1. In this clinical demonstration project of implementing lung cancer screening for smokers in selected Veterans Health Administration hospitals, there were challenges in project implementation and patient selection. There was significant variability in local implementation and radiographic detection of nodules.
2. Increasing the scale of lung cancer screening to the entire VHA is estimated to include around 900,000 patients, which may lead to significant incidental findings.
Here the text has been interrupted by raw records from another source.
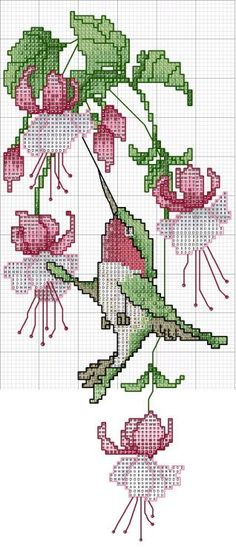 Botanical cross stitch - free cross stitch pattern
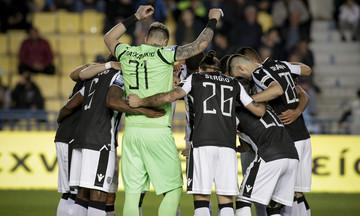 Η αποστολή του ΠΑΟΚ για το ματς Κυπέλλου με τον Αστέρα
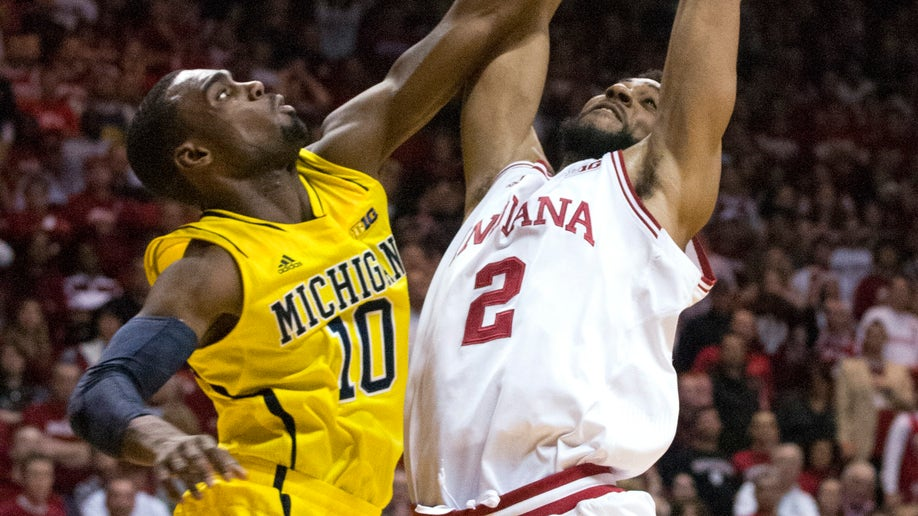 5afab98e-Michigan Indiana Basketball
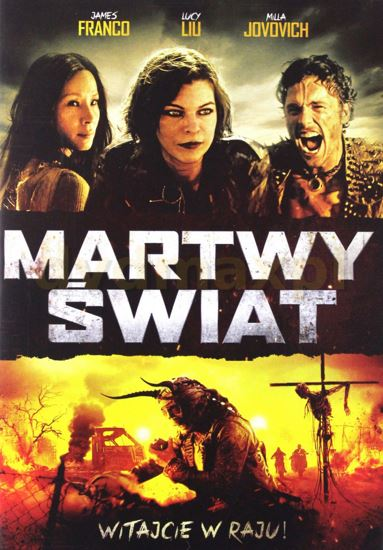 Martwy świat / Future World (2018) PL.AC3.DVDRip.XviD-GR4PE | Lektor PL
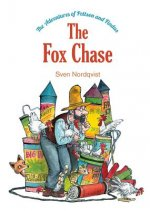 Fox Chase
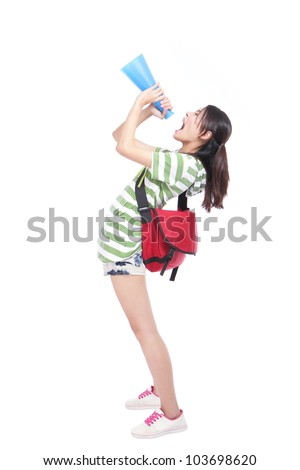 Young university student yelling through megaphone to empty copy space with full length isolated on white background, model is a asian girl - stock photo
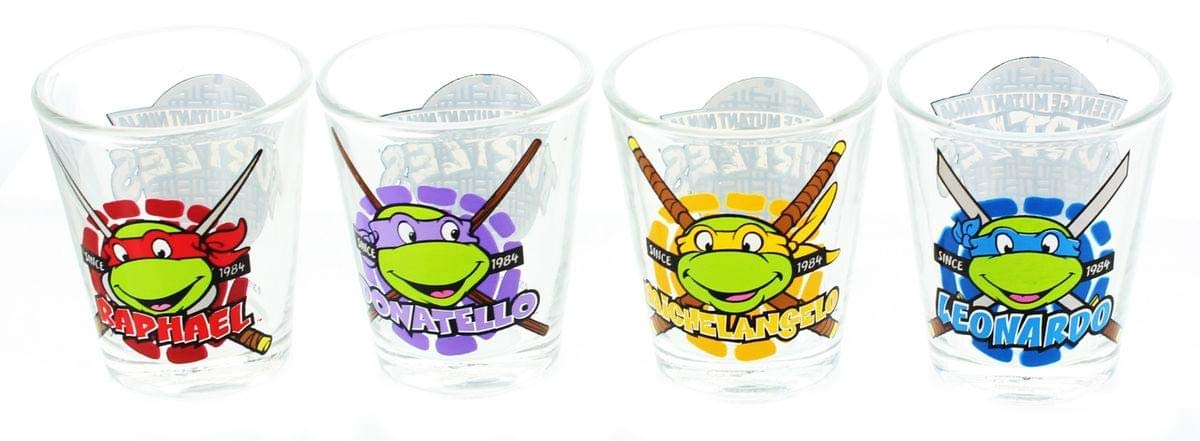 Teenage Mutant Ninja Turtles Name Face Shot Glass Set by ...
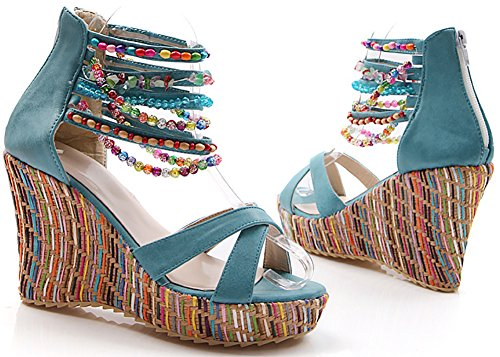 Beaded Wedge Summer Bohemian Azul Heel Platform The Sandalias Catata High Women Pump Across Top qSUgwg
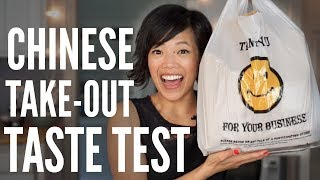 Download Chinese Take-Out TASTE TEST | my first time ordering Chinese-American food Video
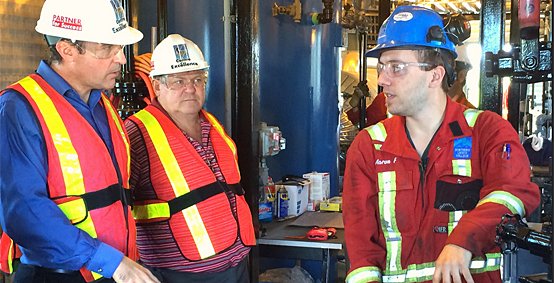 Oil and Gas in spotlight during manufacturing tour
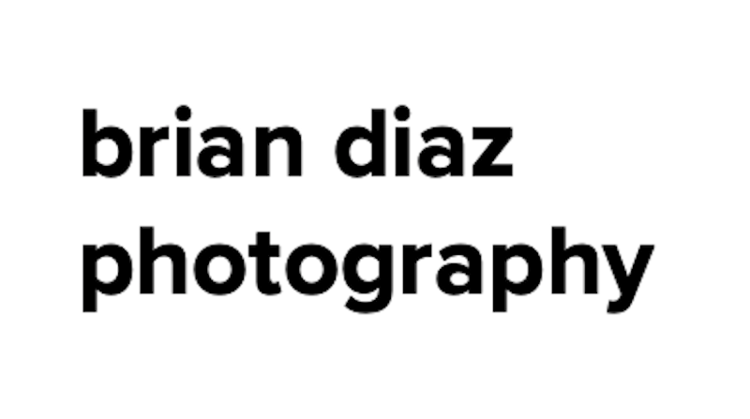 brian diaz photography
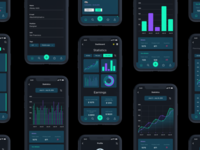 App analytics | Black concept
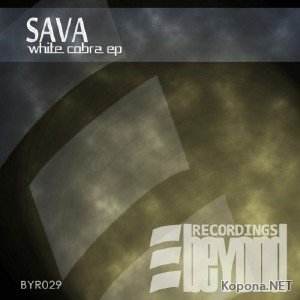 Sava - White Cobra EP (2012)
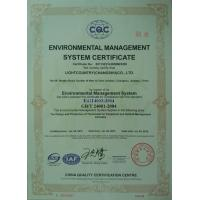 Light Country(Changshu) Co.,Ltd Certifications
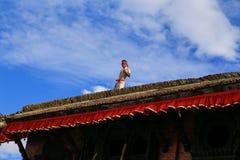 L'architecture dans la place durbar de Katmandou au Népal Photos stock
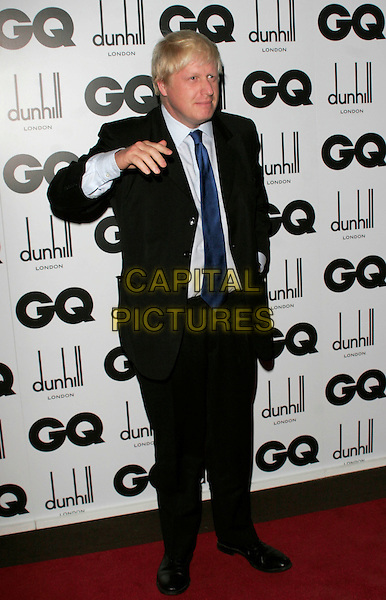 BORIS JOHNSON - MAYOR OF LONDON.Inside Arrivals at the GQ Men of the Year Awards at the Royal Opera House, Covent Garden, London, England,.2nd September 2008..full length blue tie MP black suit hand.CAP/AH.©Adam Houghton/Capital Pictures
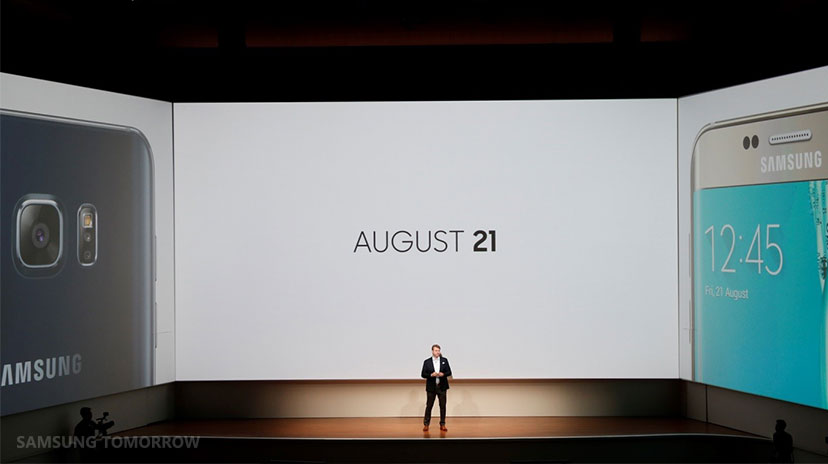 The new flagship phones will go on sale in the United States and Canada on August 21.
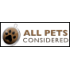All Pets Considered coupons and coupon codes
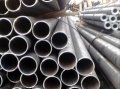 Seamless steel pipe 6 x 2 8734-75, GOST 8733-87, cold steel, 35 x, 40 x, 45 x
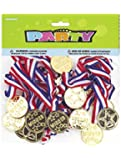 Unique Party Bag Fillers Winners Medals (Pack of 24)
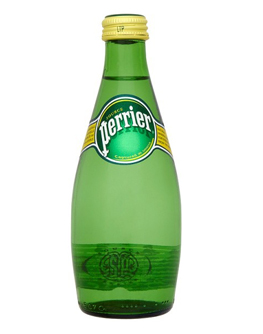 TMC-0082-Perrier-Water-beverages-Water-Perrier--330-ML-meridukan.pk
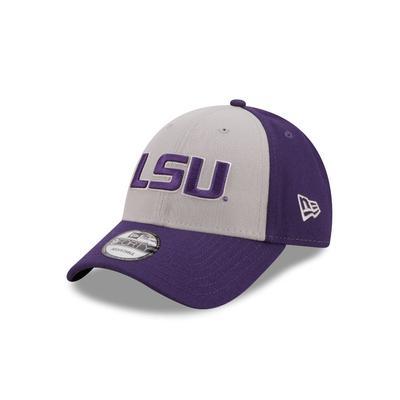 LSU New Era 940 League Adjustable Hat
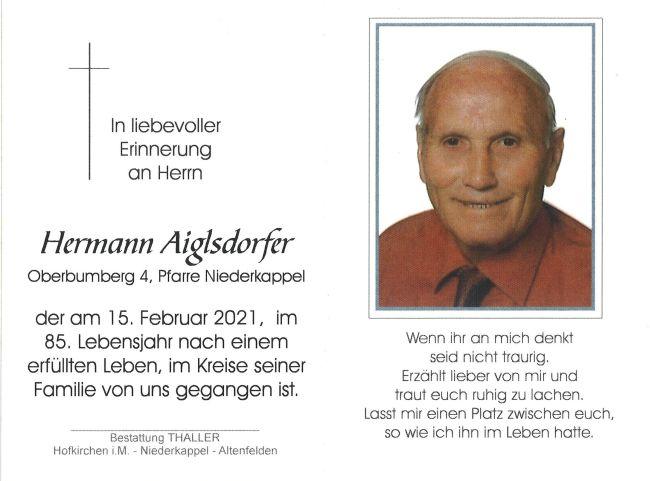 Sterbebild Aiglsdorfer Hermann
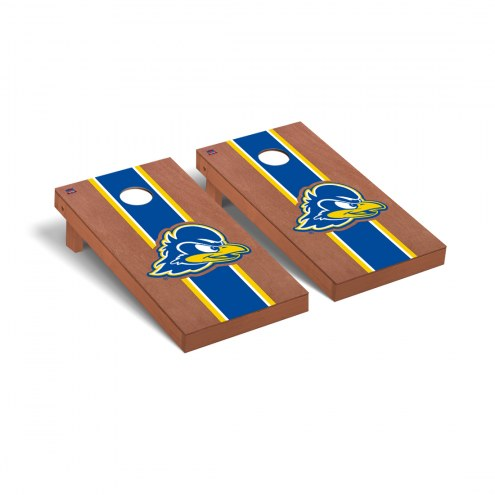 Delaware Blue Hens Rosewood Stained Cornhole Game Set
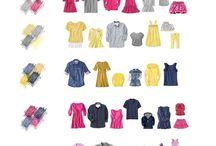 Clothes (Jeans)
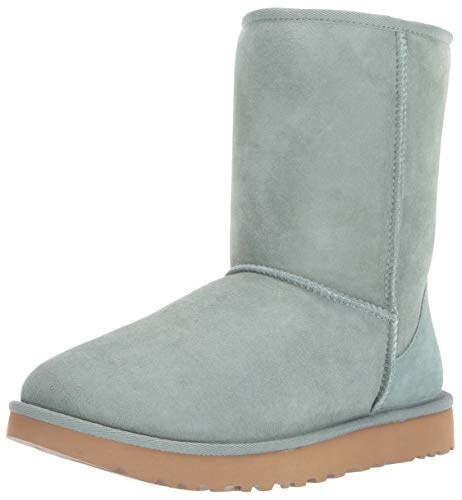 Ugg Shorts - UGG Women's W Classic Short II Fashion Boot, sea Green, 9 M US
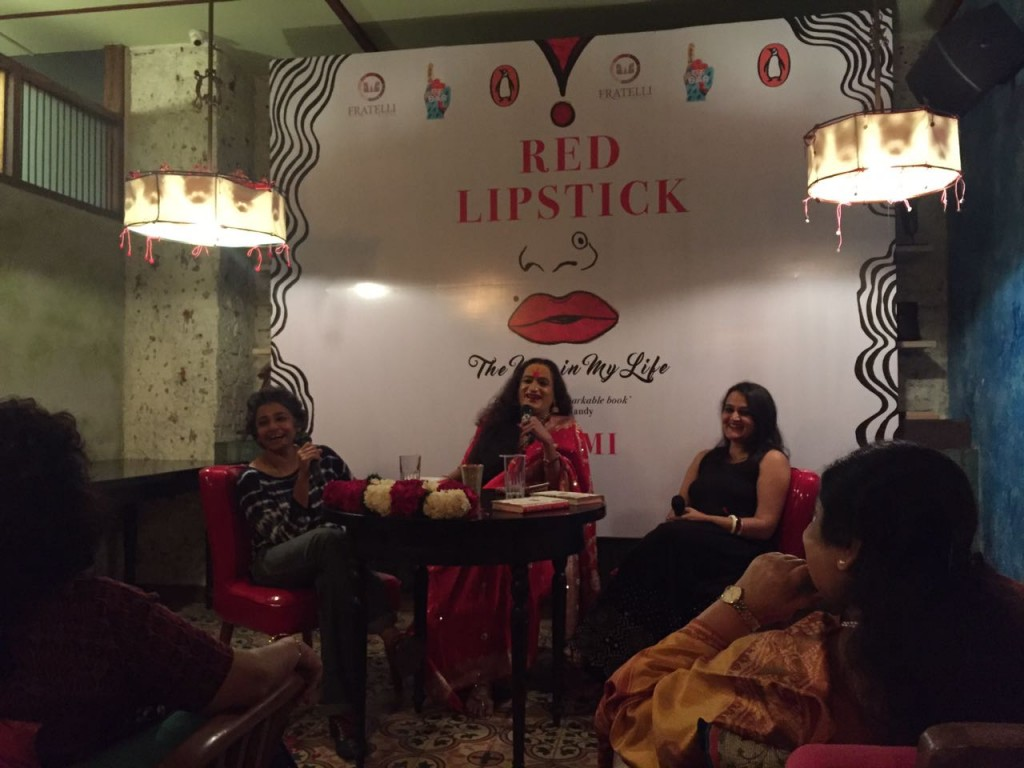 At the Delhi launch of Red Lipstick: The Men in My Life (Penguin Random House, 2016)
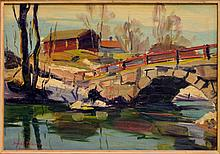 ARMAS MIKOLA (FINLAND 1901-1983) RIVER PAINTING
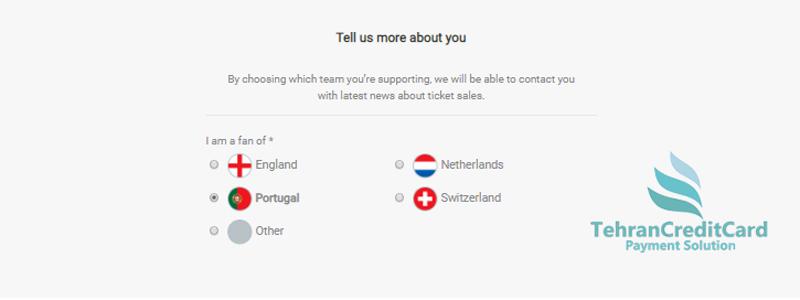 خرید آنلاین بلیط چامپیون لیگ | تهران کردیت کارت
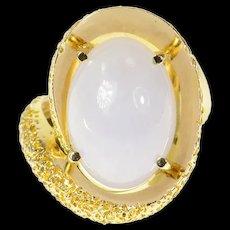14K Pale Blue Agate Cabochon Swirl Statement Ring Size 7 Yellow Gold [CQXS]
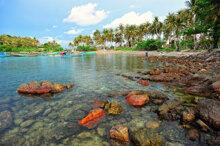 Tổng hợp địa chỉ, giá phòng các nhà nghỉ, khách sạn đảo Nam Du 2016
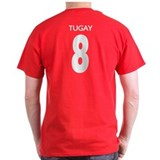 Tugay 8 Turkey National Team Shirt
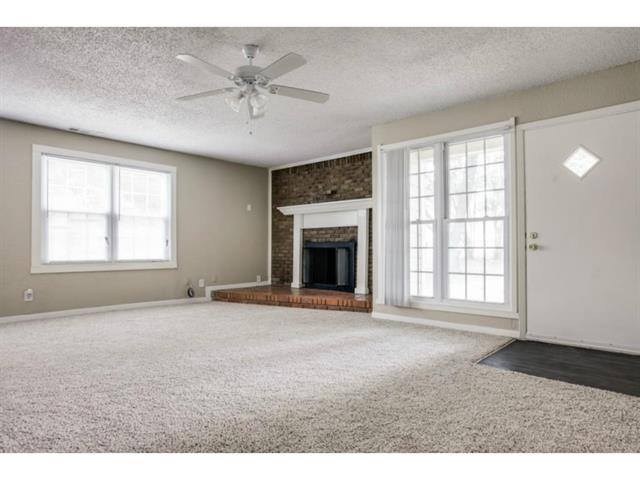 Rental Homes for Rent, ListingId:32675454, location: 107 Sandra Drive Azle 76020
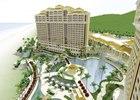 Cho người Việt Nam chơi casino: Việt Nam đã đủ năng lực quản lý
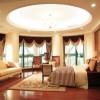 窗帘 布艺 沙发 软包 家具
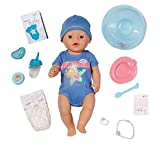 Toy - Zapf Creation 819203 - Baby born interactive Boy Puppe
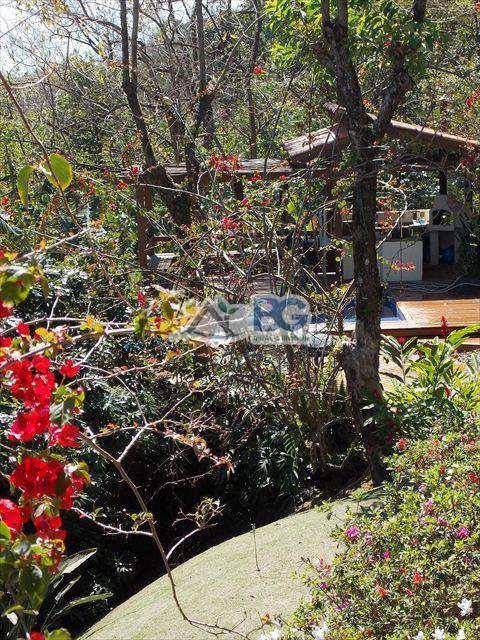 Casa de Condomínio em Ilhabela, bairro Ponta das Canas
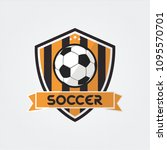 soccer football badge logo... | Shutterstock .eps vector #1095570701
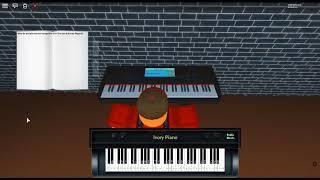 Passionate Spectrum - The Seven Deadly Sins OP 1 von: Ikimono-gakari auf einem ROBLOX Klavier.
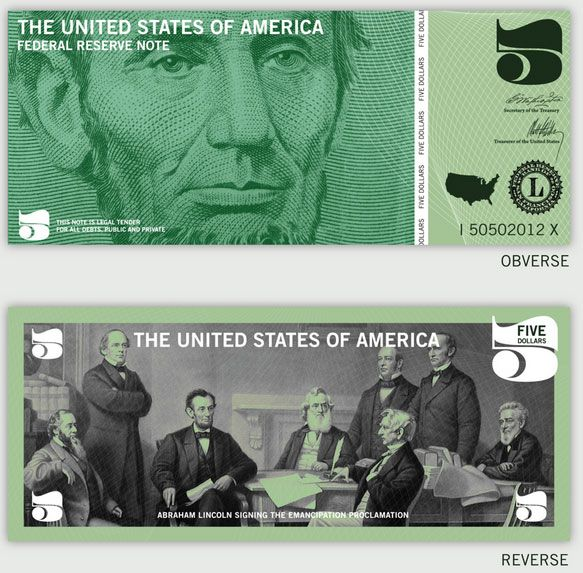 11 Dollar Redesign Ideas - Currency Design Inspiration | New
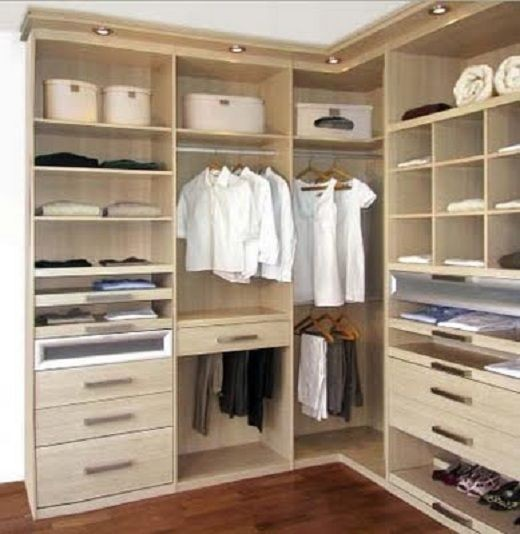 Modelos De Closets Pequenos E Simples 4 CLOSET Pinterest A1group Co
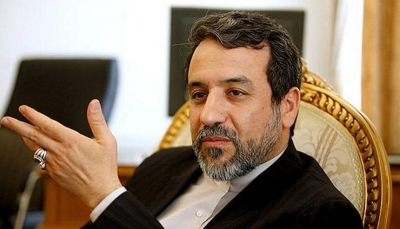 إيران تؤكد مساعيها الرامية لإنقاذ الحوثيين من خلال إستعدادها التفاوض مع أوروبا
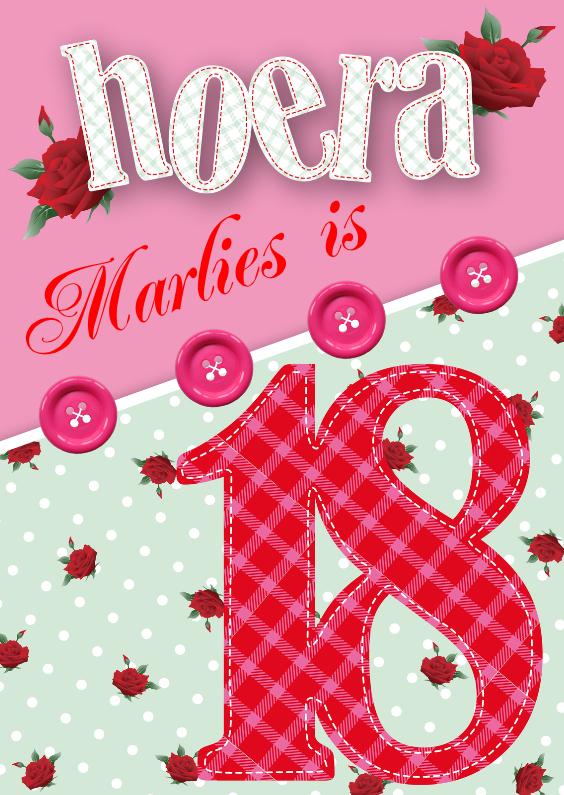 Verjaardagskaarten - Verjaardagskaart vrouw 18 rozen lief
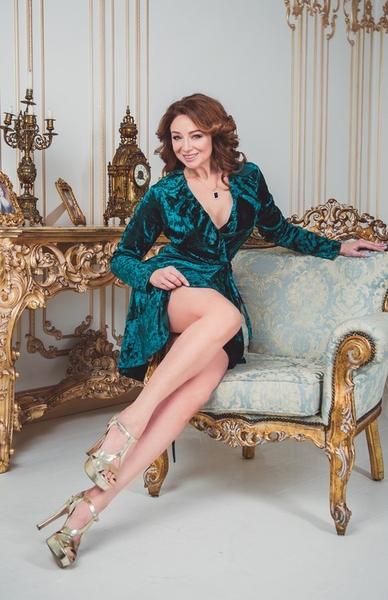 impeccable Ukrainian feme from city Kiev Ukraine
In this population, there was an increased incidence of nodule identification than in prior trials
Evidence Rating Level: 2 (Good)
Study Rundown: The National Lung Screening Trial (NLST) demonstrated reduction in lung cancer mortality when screening for lung cancer in high-risk individuals with low-dose computed tomography scans. There has been hesitancy with widespread implementation of this program because of resources needed, risk of increased interventions for non-malignant legions, and appropriate patient selection. The current report details the experiences of implementing lung cancer screening (LCS) in 8 VHA hospitals.
At the eight sites, there were significant variations in identifying and enrolling patients. Of note, despite the relatively robust electronic medical records system shared amongst the sites, accurate smoking history was unavailable for a large number of individuals (~40%). Close to two-thirds of eligible patients agreed to go forward with screening, of whom more than half had nodules identified that required tracking with subsequent scans, which was substantially more than in the original NLST. There was variation in the rate of nodule identification based on site of evaluation. A small number (3.5%) underwent diagnostic evaluation and lung cancer was confirmed in 1.5% of patients screened. Incidental conditions such as emphysema, pulmonary abnormalities, and coronary artery calcification were identified in 40% of patients screened. Based on the incidence of patients identified for LCS, implementation across all VHA hospitals is estimated to encompass close to 900,000 patients for screening. Implementation would require substantial clinical and administrative effort to manage the burden of increased number of scans and diagnostic interventions. The study had key limitations including the lack of current data on mortality outcomes, and the predominantly older, male population with high rate of smoking use leading to potentially more common positive findings than the general population.
In-Depth [prospective cohort]: This study included 8 VHA hospitals chosen based on facilities and staff required to implement a LCS program. Enrolment was in two steps, with initial selection for those aged 55 to 80 years, without prior diagnosis of cancer, with an expected life expectancy of greater than 6 months, and who had known 30-pack-years or greater smoking history. Patients were excluded if they had CT chest within 12 months, or if primary care physicians felt there was significant comorbidity limiting life expectancy to less than 5 years.
Of the 93,033 patients who met initial inclusion, 39.3% had no smoking history available. After all exclusion criteria were applied 4,246 patients were offered screening with 57.7% agreeing to the program. The population that received screening was therefore 2,028 people (96.3% male; 52.5% over the age of 65). A total of 59.7% had a positive screening result, with the majority identifying nodules that would need further tracking. Across the eight sites there was significant variation in nodule detection (from 30.7% to 85.0% of patients screened). A small proportion (3.5%) underwent diagnostic evaluation for lung cancer, and 1.5% of the total screened population had a lung neoplasm. Twenty of the 31 cancers were stage 1.